Top of EXERCISE INPUT
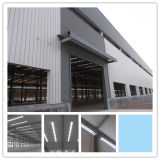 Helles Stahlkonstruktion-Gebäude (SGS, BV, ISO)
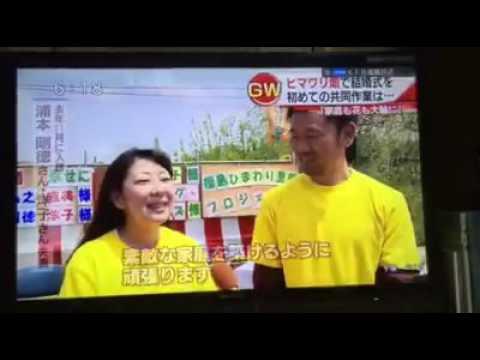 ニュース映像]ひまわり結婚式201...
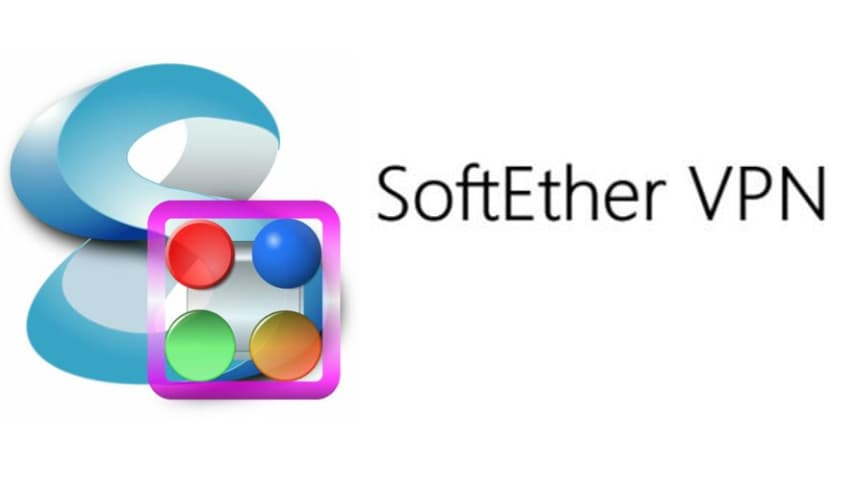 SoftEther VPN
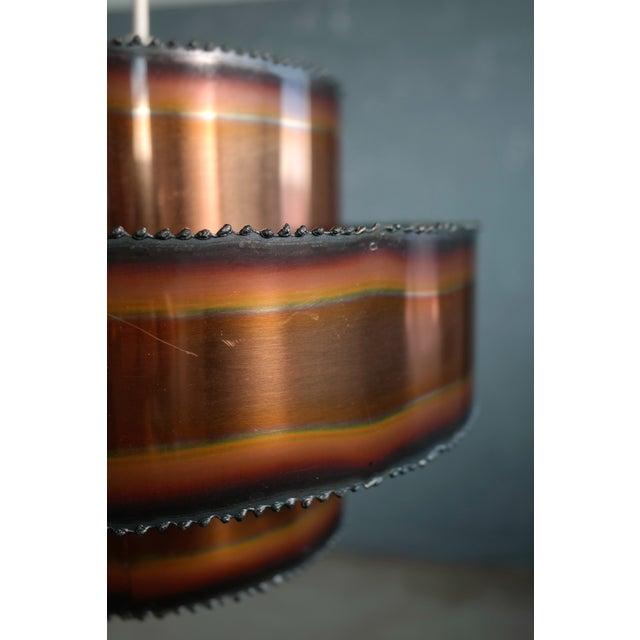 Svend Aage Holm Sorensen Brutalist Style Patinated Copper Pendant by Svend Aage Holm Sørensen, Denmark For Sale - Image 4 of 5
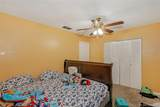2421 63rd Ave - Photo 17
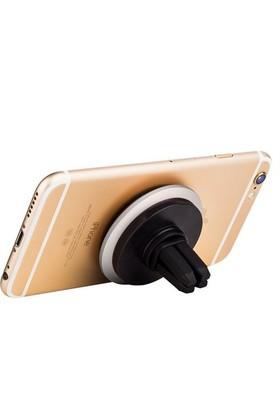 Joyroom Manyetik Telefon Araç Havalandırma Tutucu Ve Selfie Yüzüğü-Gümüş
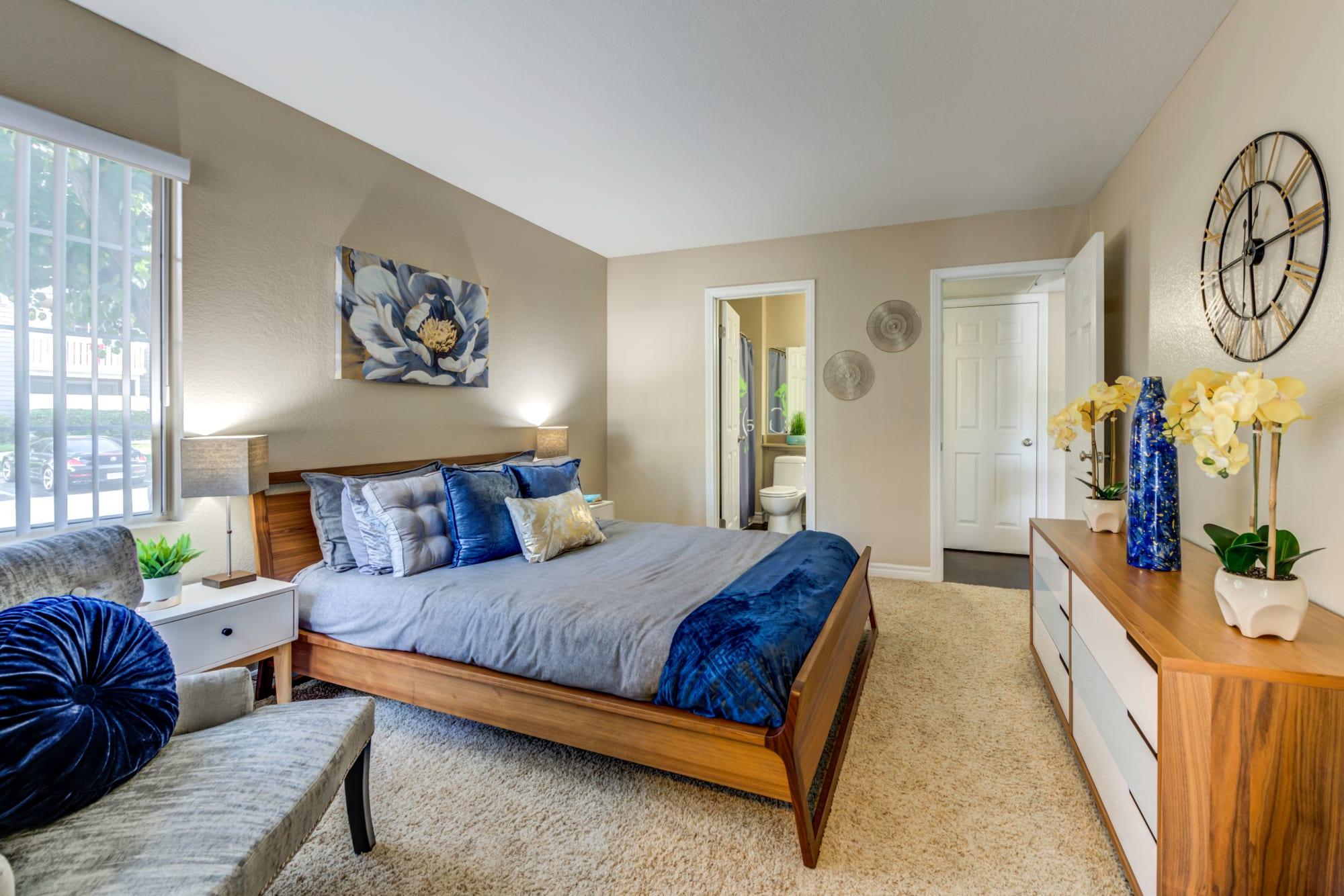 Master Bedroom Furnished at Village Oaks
Bottom of EXERCISE INPUT
WHAT TO WORK ON |
Leave the pictures out. Extract exactly the lines running from the one with "Joyroom Manyetik Telefon" through the last entry, both ends included.

RESPONSE AREA |
 Joyroom Manyetik Telefon Araç Havalandırma Tutucu Ve Selfie Yüzüğü-Gümüş
 Master Bedroom Furnished at Village Oaks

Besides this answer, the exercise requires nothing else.